Migrating from Heroku to your own cluster: technical guide in 5 steps

The end of Heroku's free plan in November/2022 turned migration into a priority for hundreds of Brazilian teams. Detailed plan with checklist, estimated time, and common pitfalls.

HeroCtl team··16 min· Read in Portuguese →

On November 28, 2022, Salesforce shut down Heroku's free plan. Hundreds of thousands of hobby projects were wiped at once, and the news cycle lasted a couple of months — people migrating to Render, to Fly.io, to Railway, to any VPS. What nobody predicted at that moment is what happened next: four years passed, we're in 2026, and there are still thousands of Brazilian SaaS in production paying between US$25 and US$100 per month per dyno just because "migrating" is the thirteenth item in the backlog. There's always a more urgent feature. There's always a customer asking when module X will ship. Migrating gives zero new revenue — so it stays.

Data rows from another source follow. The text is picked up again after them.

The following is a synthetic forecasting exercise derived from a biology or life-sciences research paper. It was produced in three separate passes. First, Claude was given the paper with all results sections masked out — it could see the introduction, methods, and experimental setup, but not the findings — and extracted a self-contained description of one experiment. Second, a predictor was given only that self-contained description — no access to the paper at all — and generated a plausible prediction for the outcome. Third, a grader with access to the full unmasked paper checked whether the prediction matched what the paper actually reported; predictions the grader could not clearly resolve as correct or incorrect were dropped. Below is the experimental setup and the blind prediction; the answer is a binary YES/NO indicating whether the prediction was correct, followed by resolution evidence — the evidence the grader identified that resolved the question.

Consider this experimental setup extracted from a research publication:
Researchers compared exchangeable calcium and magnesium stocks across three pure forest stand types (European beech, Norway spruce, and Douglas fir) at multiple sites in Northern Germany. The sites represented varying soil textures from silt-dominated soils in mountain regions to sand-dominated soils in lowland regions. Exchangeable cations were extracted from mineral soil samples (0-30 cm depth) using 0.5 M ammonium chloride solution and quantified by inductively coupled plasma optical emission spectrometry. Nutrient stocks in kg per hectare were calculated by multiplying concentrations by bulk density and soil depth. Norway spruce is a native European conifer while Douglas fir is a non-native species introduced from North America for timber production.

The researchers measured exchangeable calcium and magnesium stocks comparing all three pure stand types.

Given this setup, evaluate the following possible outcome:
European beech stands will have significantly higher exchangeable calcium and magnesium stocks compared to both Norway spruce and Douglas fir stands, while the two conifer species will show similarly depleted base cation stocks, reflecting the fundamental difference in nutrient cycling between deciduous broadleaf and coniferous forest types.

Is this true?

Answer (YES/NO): NO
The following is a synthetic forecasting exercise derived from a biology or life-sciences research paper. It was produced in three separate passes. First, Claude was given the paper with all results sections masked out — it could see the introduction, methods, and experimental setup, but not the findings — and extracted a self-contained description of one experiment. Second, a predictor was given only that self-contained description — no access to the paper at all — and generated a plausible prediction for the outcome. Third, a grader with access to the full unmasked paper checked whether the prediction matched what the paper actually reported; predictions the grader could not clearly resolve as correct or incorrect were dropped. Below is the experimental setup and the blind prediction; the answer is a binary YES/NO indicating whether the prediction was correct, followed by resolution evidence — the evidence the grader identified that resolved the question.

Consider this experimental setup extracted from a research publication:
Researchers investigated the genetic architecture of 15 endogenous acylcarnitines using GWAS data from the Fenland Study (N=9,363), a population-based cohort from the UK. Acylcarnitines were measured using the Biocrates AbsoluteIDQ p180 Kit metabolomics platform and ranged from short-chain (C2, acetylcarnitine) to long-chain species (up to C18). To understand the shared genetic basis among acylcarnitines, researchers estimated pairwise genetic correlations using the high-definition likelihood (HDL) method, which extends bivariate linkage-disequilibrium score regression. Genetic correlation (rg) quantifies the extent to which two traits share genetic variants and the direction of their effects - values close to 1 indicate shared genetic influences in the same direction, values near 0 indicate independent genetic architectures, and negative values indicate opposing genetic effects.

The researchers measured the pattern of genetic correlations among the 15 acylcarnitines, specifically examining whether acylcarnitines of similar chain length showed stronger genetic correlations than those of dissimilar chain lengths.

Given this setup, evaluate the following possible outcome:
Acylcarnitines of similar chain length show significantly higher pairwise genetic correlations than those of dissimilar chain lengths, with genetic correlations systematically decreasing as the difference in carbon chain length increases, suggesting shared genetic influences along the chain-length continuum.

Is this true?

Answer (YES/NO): NO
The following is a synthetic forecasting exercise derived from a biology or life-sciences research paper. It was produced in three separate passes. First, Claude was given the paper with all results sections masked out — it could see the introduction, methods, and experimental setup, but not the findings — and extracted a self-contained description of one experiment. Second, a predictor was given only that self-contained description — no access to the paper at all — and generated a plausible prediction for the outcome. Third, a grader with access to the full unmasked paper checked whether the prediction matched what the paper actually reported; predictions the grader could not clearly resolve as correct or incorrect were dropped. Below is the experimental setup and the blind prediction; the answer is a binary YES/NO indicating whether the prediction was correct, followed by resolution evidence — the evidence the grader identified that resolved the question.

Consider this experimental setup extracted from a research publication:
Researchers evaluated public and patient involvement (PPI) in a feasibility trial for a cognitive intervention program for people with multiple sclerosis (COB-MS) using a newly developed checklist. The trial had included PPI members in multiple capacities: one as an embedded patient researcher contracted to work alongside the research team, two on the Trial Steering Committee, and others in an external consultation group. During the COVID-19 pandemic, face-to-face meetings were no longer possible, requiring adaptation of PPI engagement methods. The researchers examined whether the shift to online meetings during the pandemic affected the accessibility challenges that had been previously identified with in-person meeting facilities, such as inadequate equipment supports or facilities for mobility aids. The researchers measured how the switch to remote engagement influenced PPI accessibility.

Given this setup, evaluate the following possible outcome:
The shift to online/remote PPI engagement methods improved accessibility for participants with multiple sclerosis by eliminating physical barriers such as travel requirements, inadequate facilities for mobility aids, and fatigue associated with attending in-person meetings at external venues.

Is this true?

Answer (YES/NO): NO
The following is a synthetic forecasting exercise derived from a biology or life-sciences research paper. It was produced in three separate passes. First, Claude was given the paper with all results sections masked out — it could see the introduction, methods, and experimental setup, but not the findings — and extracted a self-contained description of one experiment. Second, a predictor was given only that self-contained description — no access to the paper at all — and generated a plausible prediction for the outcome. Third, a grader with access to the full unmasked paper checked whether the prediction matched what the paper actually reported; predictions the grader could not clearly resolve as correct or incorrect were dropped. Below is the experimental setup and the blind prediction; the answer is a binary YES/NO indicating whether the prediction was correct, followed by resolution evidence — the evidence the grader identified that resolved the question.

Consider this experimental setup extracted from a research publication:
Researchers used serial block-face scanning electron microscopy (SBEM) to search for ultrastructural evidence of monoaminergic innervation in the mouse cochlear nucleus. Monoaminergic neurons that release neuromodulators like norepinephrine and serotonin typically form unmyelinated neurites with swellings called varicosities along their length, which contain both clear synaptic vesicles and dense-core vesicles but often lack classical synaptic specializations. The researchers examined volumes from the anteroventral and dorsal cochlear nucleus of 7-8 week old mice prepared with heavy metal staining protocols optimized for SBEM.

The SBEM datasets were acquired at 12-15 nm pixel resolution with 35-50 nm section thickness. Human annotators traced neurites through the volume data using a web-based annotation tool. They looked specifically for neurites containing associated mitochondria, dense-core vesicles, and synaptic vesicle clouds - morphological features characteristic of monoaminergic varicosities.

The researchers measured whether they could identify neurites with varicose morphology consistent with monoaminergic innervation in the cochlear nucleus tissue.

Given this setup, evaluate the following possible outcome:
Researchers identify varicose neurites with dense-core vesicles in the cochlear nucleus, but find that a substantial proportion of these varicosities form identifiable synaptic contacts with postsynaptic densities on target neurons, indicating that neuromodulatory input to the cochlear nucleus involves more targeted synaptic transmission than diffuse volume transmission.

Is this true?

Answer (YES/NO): NO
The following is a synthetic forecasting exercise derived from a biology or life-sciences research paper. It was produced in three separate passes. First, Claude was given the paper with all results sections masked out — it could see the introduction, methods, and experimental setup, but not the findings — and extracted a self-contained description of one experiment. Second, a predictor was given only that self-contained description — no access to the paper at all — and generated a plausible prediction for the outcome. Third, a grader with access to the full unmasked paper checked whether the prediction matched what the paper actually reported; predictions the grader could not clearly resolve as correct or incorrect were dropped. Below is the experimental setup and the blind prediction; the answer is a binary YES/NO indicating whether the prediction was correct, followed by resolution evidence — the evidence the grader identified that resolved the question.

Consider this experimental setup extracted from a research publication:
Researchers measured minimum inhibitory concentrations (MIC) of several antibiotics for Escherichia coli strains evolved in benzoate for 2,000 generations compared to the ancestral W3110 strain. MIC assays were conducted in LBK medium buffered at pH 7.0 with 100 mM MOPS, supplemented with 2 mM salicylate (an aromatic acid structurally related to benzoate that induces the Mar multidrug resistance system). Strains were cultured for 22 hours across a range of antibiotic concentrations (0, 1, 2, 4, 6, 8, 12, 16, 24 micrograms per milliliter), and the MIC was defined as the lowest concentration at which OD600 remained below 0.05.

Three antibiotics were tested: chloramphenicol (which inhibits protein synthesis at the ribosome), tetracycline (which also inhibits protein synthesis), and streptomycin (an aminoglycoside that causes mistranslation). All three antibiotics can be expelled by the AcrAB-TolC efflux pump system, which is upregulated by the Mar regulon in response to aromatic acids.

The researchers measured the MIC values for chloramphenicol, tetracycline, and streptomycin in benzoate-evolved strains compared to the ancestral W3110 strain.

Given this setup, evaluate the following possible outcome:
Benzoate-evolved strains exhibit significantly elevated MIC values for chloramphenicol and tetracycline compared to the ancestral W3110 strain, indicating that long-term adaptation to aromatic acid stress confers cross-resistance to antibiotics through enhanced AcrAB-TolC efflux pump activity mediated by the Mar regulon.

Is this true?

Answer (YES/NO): NO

This post is the plan to fit that migration into a week of work for a part-time dev, and the rest of a month to stabilize. It's not a manifesto, it's not a vendor comparison, it's not "come to HeroCtl". It's a runbook. At the end there's a section on destination options, including our product, but if you finish reading and go to Render or Coolify or Fly.io, the post did its job.

Why migrating still hurts (the unspoken truth)

The first thing that needs to be clear: it's not the Dockerfile. Writing a Dockerfile for a Rails or Node app is half an afternoon — there's a ready template for each framework, there are five posts on DEV explaining, there's Copilot writing it. If your resistance is "we haven't dockerized yet", that part is the least important.

The pain is in the ecosystem:

  • Postgres with specific extensions that you forgot you enabled in 2019. pg_stat_statements, pgcrypto, hstore, postgis — each one is a reason for the migration to break silently.
  • Redis Premium with persistence that you use for the Sidekiq queue AND for cache AND for rate limit. For cache it can restart from zero. For queue it can't.
  • Stateful Sidekiq workers with jobs scheduled months ahead. Migrating while they run is chasing a moving train.
  • Heroku Scheduler with that cron nobody has looked at since 2020 but that produces the CEO's monthly report.
  • Papertrail integrated, NewRelic instrumented, Bugsnag on every error — three extra SaaS you don't even know if they'll make sense in the new architecture.
  • Buildpack that ran for six years without anyone really knowing what it does. There's a bin/post_compile that minifies something, there's an environment variable that defines which Ruby version — somewhere, your application depends on six buildpack behaviors that were never documented.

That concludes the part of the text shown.